Einsicht und Weitsicht

qanuun-aktuell Dezember 2017

von Rechtsanwältin Dr. Stefanie Lejeune

Kürzlich habe ich vor einer Gruppe osteuropäischer Verwaltungsführungskräfte die Korruptionspräventionsmaßnahmen in Deutschland vorgestellt. Sie stießen auf reges Interesse, aber die Frage nach den gesellschaftlichen Ursachen für Korruption interessierte die Teilnehmer nicht weniger. In der Diskussion wurde schnell klar, dass in ihrem Heimatland die geringen Gehälter der staatlichen Bediensteten, das ebenso geringe Ansehen der staatlichen Organe, die allgemein große Skepsis gegenüber dem Staat und eine lange Korruptionspraxis seit Generationen Ursachen für die dortige Situation waren. Man war sich sicher, dass das in Deutschland viel besser sei.

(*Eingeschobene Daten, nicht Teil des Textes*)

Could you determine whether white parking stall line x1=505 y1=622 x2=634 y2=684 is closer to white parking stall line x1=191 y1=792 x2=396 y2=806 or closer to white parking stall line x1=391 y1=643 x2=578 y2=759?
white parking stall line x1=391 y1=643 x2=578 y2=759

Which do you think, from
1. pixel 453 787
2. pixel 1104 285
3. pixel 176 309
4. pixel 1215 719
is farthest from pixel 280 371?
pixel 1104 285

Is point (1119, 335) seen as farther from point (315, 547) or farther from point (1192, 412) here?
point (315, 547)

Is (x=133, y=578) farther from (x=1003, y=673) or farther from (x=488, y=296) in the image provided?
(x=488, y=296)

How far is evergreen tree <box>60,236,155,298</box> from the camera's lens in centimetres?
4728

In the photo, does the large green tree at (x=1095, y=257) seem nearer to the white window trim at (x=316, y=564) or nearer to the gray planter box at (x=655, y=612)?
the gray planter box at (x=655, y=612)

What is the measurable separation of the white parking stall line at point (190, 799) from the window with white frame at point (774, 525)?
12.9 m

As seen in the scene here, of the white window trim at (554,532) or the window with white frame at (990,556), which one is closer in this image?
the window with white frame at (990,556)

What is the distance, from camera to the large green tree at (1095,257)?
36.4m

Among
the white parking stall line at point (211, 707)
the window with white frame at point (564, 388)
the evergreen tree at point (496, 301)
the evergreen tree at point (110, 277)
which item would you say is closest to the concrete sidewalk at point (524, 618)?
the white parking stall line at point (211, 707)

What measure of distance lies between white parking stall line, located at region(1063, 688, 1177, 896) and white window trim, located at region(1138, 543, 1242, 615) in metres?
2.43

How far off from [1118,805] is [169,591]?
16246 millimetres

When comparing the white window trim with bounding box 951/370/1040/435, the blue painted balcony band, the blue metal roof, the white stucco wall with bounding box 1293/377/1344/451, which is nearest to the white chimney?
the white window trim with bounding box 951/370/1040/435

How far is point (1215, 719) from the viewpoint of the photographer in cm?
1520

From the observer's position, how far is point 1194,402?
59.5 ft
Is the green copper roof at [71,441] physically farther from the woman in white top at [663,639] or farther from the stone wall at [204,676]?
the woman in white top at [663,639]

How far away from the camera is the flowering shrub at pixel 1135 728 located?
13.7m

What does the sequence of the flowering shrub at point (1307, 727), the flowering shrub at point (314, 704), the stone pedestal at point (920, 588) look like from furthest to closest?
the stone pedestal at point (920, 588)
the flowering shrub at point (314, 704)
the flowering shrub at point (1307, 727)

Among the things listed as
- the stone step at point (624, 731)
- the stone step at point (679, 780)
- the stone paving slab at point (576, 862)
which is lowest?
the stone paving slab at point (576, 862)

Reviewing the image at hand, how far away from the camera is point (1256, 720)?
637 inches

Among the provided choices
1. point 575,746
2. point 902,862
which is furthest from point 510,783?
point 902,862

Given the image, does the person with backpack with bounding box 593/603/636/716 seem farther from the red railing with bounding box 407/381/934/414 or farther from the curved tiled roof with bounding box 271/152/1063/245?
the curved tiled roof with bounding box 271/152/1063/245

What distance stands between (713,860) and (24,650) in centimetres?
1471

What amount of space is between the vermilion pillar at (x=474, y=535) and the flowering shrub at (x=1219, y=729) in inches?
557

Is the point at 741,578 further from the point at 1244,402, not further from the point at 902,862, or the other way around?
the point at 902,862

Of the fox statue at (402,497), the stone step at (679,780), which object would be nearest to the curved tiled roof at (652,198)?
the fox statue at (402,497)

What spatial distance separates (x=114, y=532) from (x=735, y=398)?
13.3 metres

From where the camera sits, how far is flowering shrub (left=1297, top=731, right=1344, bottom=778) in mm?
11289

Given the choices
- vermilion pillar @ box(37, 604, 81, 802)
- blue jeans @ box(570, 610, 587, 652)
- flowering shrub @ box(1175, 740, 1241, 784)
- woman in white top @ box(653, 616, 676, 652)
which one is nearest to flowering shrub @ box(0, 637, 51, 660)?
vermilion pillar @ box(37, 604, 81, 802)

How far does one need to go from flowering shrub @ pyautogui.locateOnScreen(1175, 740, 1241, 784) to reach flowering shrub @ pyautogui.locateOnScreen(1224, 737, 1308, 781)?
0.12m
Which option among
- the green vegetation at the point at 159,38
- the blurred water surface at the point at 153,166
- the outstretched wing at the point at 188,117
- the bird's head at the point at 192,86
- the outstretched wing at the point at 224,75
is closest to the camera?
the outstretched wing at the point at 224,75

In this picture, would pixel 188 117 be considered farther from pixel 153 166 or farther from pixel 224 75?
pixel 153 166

Ich konnte nur denken, ja, aber wie lange noch? Das Berufsbeamtentum wurde in regelmäßigen Abständen immer wieder einmal kritisch hinterfragt. Brauchen wir so viele Polizisten? Warum müssen Lehrer verbeamtet sein? Seitdem die terroristische Bedrohung der Inneren Sicherheit in Deutschland und Europa ein stärkeres Gewicht gegeben hat, werden diese Fragen seltener gestellt. Allerdings zeigt die aktuelle Berichterstattung über die Schwierigkeiten zur Rekrutierung kompetenter und qualifizierter Anwärter für die Berliner Polizei, dass die Probleme nicht kleiner werden. Die demographische Entwicklung erschwert die Bestenauslese in allen Branchen. Das angemessene und sichere Gehalt ist ein Argument, um junge Menschen für den Staatsdienst zu interessieren. Die gesellschaftliche Wertschätzung und politische Anerkennung sowie Unterstützung ihrer Arbeit ist nicht weniger wichtig. Und insoweit sind alle gefordert. Ihnen ein frohes Fest und alles Gute für 2018!


Dr. Stefanie Lejeune ist Präsidentin des Vereins qanuun – Institut für interdisziplinäre Korruptionsprävention in der Verwaltung e.V. In jeder Ausgabe des Infobriefs qanuun-aktuell kommentiert sie aktuelle Entwicklungen rund um die Themen Compliance und Korruptionsprävention.